▶ _Work to be completed_
Exactly as written, repeat all of the records below.
★ ★ ★ ★ ★
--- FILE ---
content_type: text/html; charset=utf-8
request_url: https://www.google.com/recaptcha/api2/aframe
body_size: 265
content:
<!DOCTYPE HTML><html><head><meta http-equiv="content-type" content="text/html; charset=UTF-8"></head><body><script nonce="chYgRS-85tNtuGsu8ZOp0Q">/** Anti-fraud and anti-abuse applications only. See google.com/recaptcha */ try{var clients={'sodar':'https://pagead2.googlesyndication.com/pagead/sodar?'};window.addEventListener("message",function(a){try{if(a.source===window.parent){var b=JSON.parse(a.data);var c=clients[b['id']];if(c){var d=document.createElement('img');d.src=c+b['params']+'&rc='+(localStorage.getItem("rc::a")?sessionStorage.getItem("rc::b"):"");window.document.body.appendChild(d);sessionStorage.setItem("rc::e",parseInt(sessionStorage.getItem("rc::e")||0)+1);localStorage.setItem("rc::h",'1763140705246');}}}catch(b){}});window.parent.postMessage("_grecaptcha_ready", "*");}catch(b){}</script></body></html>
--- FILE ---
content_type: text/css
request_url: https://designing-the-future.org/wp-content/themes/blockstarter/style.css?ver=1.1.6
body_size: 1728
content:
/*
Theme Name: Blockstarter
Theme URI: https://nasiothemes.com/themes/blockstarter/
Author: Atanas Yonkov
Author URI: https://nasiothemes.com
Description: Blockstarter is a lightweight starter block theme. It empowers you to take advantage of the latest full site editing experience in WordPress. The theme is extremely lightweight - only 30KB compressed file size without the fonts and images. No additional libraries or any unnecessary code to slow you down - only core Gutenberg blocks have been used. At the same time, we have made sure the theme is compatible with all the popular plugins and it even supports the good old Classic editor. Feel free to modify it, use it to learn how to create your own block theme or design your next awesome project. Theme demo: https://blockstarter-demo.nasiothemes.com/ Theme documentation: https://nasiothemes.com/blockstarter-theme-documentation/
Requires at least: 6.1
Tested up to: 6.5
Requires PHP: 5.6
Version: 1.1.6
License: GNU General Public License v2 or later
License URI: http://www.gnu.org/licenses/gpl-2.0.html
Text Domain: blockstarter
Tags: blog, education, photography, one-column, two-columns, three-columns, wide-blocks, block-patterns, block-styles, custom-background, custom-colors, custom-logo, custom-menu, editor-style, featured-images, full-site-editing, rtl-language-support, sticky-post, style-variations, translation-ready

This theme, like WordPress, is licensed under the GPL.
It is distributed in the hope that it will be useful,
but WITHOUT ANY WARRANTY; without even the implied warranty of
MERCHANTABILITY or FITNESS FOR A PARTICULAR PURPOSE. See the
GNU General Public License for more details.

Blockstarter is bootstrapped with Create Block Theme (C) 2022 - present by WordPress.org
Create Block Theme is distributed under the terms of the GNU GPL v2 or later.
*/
★ ★ ★ ★ ★
▶ _Written reply_
--- FILE ---
content_type: text/html; charset=utf-8
request_url: https://www.google.com/recaptcha/api2/aframe
body_size: 265
content:
<!DOCTYPE HTML><html><head><meta http-equiv="content-type" content="text/html; charset=UTF-8"></head><body><script nonce="chYgRS-85tNtuGsu8ZOp0Q">/** Anti-fraud and anti-abuse applications only. See google.com/recaptcha */ try{var clients={'sodar':'https://pagead2.googlesyndication.com/pagead/sodar?'};window.addEventListener("message",function(a){try{if(a.source===window.parent){var b=JSON.parse(a.data);var c=clients[b['id']];if(c){var d=document.createElement('img');d.src=c+b['params']+'&rc='+(localStorage.getItem("rc::a")?sessionStorage.getItem("rc::b"):"");window.document.body.appendChild(d);sessionStorage.setItem("rc::e",parseInt(sessionStorage.getItem("rc::e")||0)+1);localStorage.setItem("rc::h",'1763140705246');}}}catch(b){}});window.parent.postMessage("_grecaptcha_ready", "*");}catch(b){}</script></body></html>
--- FILE ---
content_type: text/css
request_url: https://designing-the-future.org/wp-content/themes/blockstarter/style.css?ver=1.1.6
body_size: 1728
content:
/*
Theme Name: Blockstarter
Theme URI: https://nasiothemes.com/themes/blockstarter/
Author: Atanas Yonkov
Author URI: https://nasiothemes.com
Description: Blockstarter is a lightweight starter block theme. It empowers you to take advantage of the latest full site editing experience in WordPress. The theme is extremely lightweight - only 30KB compressed file size without the fonts and images. No additional libraries or any unnecessary code to slow you down - only core Gutenberg blocks have been used. At the same time, we have made sure the theme is compatible with all the popular plugins and it even supports the good old Classic editor. Feel free to modify it, use it to learn how to create your own block theme or design your next awesome project. Theme demo: https://blockstarter-demo.nasiothemes.com/ Theme documentation: https://nasiothemes.com/blockstarter-theme-documentation/
Requires at least: 6.1
Tested up to: 6.5
Requires PHP: 5.6
Version: 1.1.6
License: GNU General Public License v2 or later
License URI: http://www.gnu.org/licenses/gpl-2.0.html
Text Domain: blockstarter
Tags: blog, education, photography, one-column, two-columns, three-columns, wide-blocks, block-patterns, block-styles, custom-background, custom-colors, custom-logo, custom-menu, editor-style, featured-images, full-site-editing, rtl-language-support, sticky-post, style-variations, translation-ready

This theme, like WordPress, is licensed under the GPL.
It is distributed in the hope that it will be useful,
but WITHOUT ANY WARRANTY; without even the implied warranty of
MERCHANTABILITY or FITNESS FOR A PARTICULAR PURPOSE. See the
GNU General Public License for more details.

Blockstarter is bootstrapped with Create Block Theme (C) 2022 - present by WordPress.org
Create Block Theme is distributed under the terms of the GNU GPL v2 or later.
*/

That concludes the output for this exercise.